U Lakshmikantan scite author profile

Amplicons of fpv167 and fpv140, of 578 and 1,800 bp, respectively, characteristic of the avipox viral genes, were amplified by PCR using DNA from viruses isolated from eight Indian wild birds. BLAST and phylogenetic analysis of the sequences of the fpv167 and fpv140 amplicons indicated that Fowlpox virus (FWPV) was the nearest phylogenetic neighbour to the viral isolates, from two Indian peacocks (Pavo cristatus), two golden pheasants (Chrysolophus pictus), one silver pheasant (Lopahura nycthemera) and one sparrow (Passer domesticus).
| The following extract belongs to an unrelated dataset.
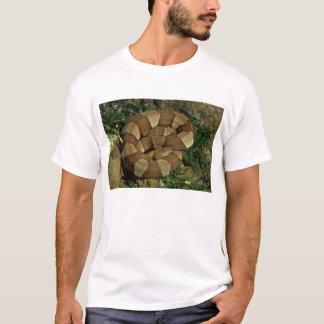 der T - Shirt der breit-mit einem Band versehenen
However, the two isolates from the Indian little brown dove (Stigmatopelia senegalensis) and the common wood pigeon (Columba palumbus) formed a separate cluster with turkeypox and pigeonpox virus (PGPV) isolates when the phylogenetic tree was constructed using the sequence of fpv167. When the phylogenetic analysis was done using the fpv140 gene sequence both isolates formed a cluster with isolates of PGPV. Thus, the results support that fpv140 gene along with the fpv167 gene should be used for phylogenetic analyses of avipoxviruses for better discrimination of the viruses. Additionally, avian poxvirus isolated from wild birds of India were identical to those reported in Indian domestic birds, and phylogenetically related to avian poxviruses reported from different parts of the world. To our knowledge, this is the first molecular characterization of avian poxviruses infecting different wild birds in India. The study shows that FWPV and PGPV cause infection in wild birds irrespective of the species of birds indicating that these viruses are not species specific. Thus these viruses, which are not host specific have the ability to cause infection in game birds, endangered birds and domestic birds and therefore could spread easily.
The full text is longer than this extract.